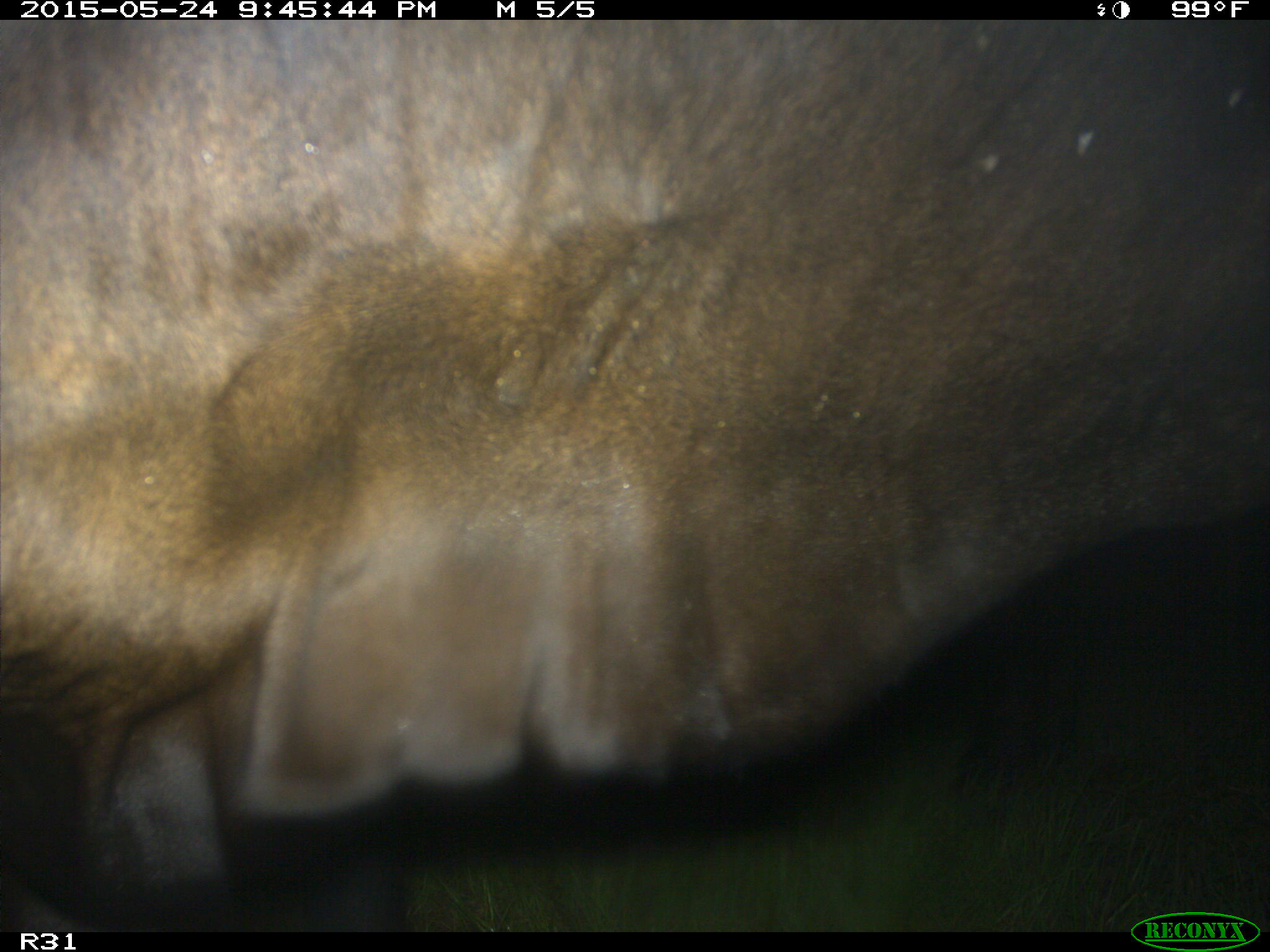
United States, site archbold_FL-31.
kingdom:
...
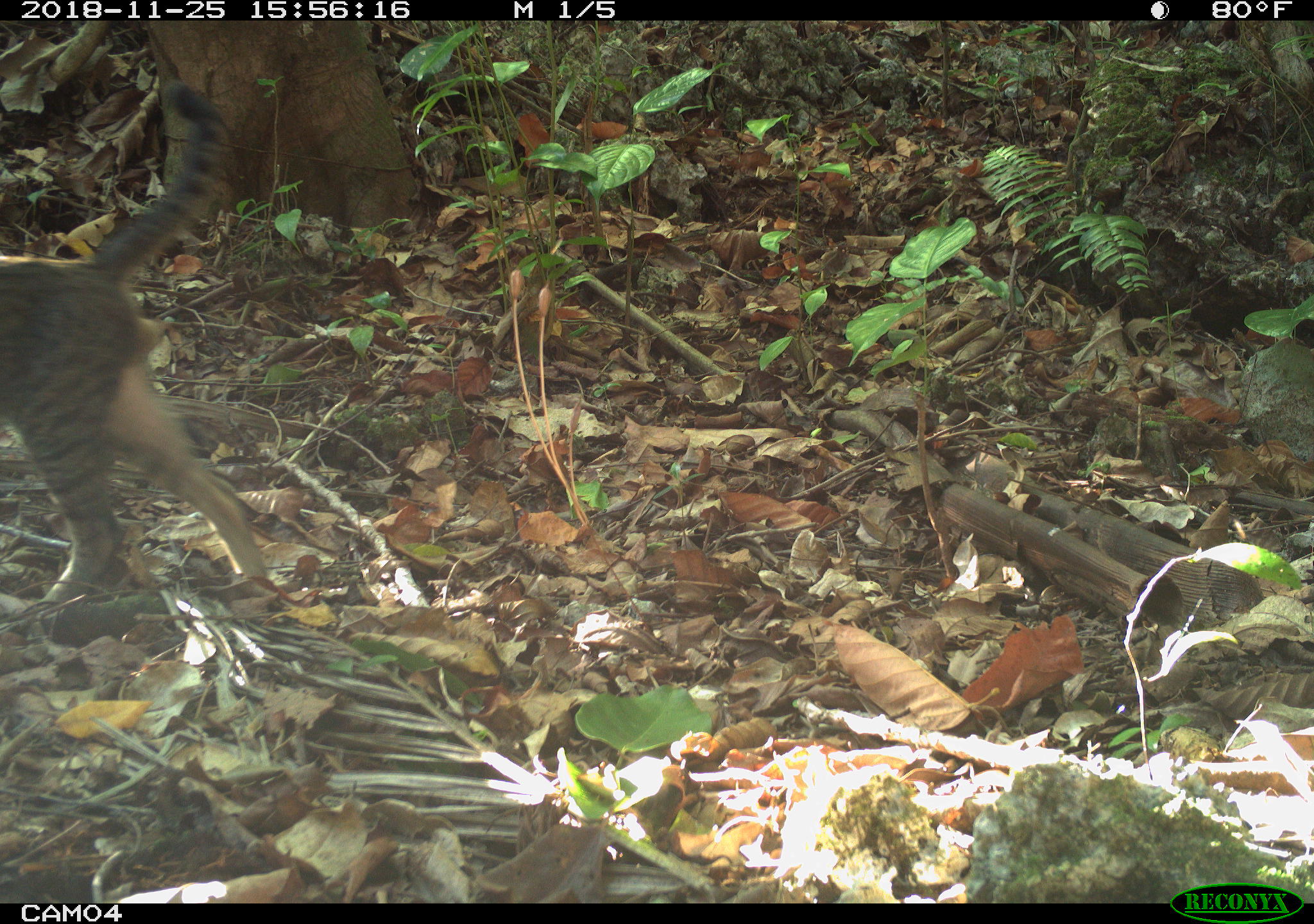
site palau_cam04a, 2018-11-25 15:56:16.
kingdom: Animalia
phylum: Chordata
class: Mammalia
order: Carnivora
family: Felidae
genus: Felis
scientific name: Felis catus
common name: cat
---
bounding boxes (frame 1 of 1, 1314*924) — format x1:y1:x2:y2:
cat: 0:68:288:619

Work to be completed:
If a line in the listing above contains the word "site", include it in your count, then give only the final number.

Your response:
2